She remembers a life of physical, emotional and mental abuse at the hands of her alcoholic father. She remembers how his alcoholism ravaged her childhood, and subsequently her adulthood. She remembers her mother Delia and her brother Malcolm’s suffering, which was in concert with her own. As she remembers, she questions herself as to why she is at this monster’s bedside, and why she keeps returning there.
At the beginning of the story, I was sure that Kenzie came to ensure that Hy-Lo was really dead, especially since she had been praying for his death since she was 5 years old. But at the end, it was clear that she was not taking pleasure in his slow descent to death’s door. It was hard for Kenzie to look at the man that she has hated for so long, but I guess she came to confront her demons. So it was an opportunity for her to get some closure and possibly some answers. It was powerful and heart wrenching. I hate alcoholism!

I was struck at how Kenzie and her family seemed to have moved on, but they really had not moved on. They were still held hostage by powerful memories and they were fighting a battle against enslavement by the same demons that haunted her father. We were given a glimpse into Hy-lo’s childhood, but I was only moved slightly. This man terrorized his family and I didn’t want to forgive him for that. But I cannot deny that learning about Hy-lo’s childhood and his abuse did have an effect. I can acknowledge that studies shows that victims of abuse often become abusers. So he was only perpetuating what he learned and what was done to him. I do wish the author had given Hy-lo a moment to voice his feelings.

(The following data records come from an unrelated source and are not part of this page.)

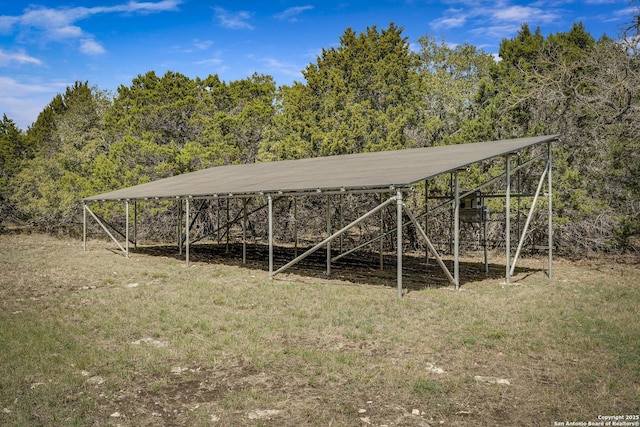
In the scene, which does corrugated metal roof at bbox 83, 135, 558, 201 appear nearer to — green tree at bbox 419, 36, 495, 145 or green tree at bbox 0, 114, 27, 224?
green tree at bbox 419, 36, 495, 145

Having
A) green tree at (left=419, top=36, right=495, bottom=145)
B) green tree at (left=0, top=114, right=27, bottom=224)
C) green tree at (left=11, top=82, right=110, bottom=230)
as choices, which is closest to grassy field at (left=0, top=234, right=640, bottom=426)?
green tree at (left=419, top=36, right=495, bottom=145)

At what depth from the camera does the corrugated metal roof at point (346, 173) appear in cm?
1114

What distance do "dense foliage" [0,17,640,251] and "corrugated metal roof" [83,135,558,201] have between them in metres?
3.80

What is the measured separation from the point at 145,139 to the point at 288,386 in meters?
23.1

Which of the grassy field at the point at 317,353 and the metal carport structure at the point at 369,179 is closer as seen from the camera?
the grassy field at the point at 317,353

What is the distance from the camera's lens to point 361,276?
13.9 metres

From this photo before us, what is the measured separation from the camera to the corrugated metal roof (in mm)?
11141

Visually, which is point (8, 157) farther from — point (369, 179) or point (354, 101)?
point (369, 179)

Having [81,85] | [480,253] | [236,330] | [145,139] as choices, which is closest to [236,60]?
[145,139]

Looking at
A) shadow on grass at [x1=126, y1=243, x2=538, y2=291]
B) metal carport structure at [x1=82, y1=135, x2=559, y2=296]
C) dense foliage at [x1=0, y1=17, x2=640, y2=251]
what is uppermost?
dense foliage at [x1=0, y1=17, x2=640, y2=251]

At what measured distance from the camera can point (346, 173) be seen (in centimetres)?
1336

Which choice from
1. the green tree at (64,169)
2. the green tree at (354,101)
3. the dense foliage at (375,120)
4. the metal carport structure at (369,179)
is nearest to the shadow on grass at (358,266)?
the metal carport structure at (369,179)

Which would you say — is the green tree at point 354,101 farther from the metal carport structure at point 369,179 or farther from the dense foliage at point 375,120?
the metal carport structure at point 369,179

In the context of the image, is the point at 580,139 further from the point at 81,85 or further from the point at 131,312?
the point at 81,85
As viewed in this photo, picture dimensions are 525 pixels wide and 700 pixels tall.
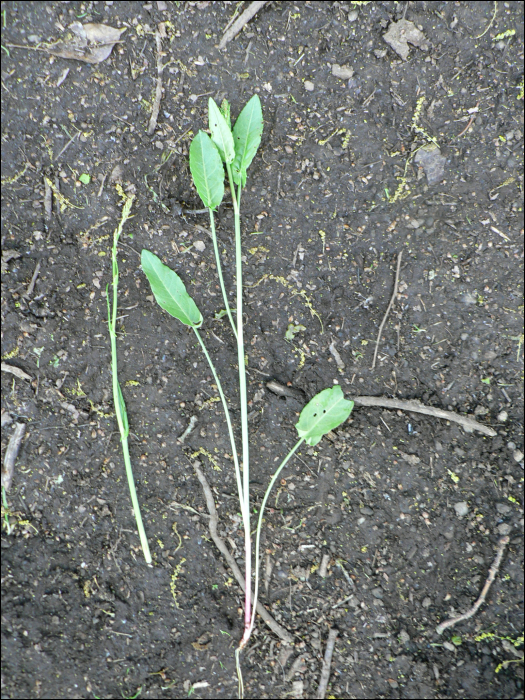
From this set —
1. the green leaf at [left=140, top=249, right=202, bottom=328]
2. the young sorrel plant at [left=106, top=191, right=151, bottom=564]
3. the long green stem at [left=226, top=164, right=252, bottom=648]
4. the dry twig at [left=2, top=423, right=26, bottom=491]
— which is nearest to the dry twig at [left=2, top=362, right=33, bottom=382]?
the dry twig at [left=2, top=423, right=26, bottom=491]

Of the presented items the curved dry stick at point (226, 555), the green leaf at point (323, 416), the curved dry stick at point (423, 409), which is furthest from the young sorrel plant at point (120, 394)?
the curved dry stick at point (423, 409)

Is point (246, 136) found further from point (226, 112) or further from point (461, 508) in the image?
point (461, 508)

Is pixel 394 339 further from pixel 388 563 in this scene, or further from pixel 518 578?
pixel 518 578

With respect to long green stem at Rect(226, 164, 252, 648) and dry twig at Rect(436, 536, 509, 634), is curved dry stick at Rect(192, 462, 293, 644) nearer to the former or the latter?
long green stem at Rect(226, 164, 252, 648)

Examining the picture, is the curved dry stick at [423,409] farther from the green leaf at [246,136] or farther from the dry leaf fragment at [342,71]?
the dry leaf fragment at [342,71]

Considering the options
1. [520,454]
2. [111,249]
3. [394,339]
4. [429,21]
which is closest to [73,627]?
[111,249]
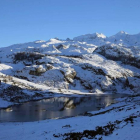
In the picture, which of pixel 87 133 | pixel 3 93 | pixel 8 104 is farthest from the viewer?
pixel 3 93

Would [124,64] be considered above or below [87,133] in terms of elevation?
above

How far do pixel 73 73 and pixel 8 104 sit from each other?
233ft

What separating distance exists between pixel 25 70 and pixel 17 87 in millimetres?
39995

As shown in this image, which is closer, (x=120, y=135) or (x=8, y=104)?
(x=120, y=135)

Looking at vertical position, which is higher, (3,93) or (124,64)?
(124,64)

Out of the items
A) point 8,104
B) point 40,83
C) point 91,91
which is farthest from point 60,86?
point 8,104

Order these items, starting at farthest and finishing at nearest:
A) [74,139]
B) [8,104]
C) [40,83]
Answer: [40,83] → [8,104] → [74,139]

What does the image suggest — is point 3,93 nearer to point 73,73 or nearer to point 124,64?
point 73,73

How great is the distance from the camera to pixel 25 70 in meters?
136

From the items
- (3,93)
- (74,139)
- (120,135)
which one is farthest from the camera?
(3,93)

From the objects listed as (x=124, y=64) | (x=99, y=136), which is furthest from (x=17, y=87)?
(x=124, y=64)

But maybe a lesson that the author was trying to impart is that we have to make our own closure and take control of our own lives despite what others may do to us. I hope that seeing Hy-lo’s feet gave Kenzie’s feet freedom to go somewhere that she could finally find peace and hopefully happiness.

I give this book four starts because book was very real and gave a moving account of how insidious generational curses can be. I admit that I wanted a happier ending, but I applaud the author for keeping this book real and consistent. I also applaud her for tackling such a painful subject with brutal honesty. The lesson that I took from this book is that the journey to forgiveness is a step at a time. It’s an inner struggle, but it can be done, a step at a time.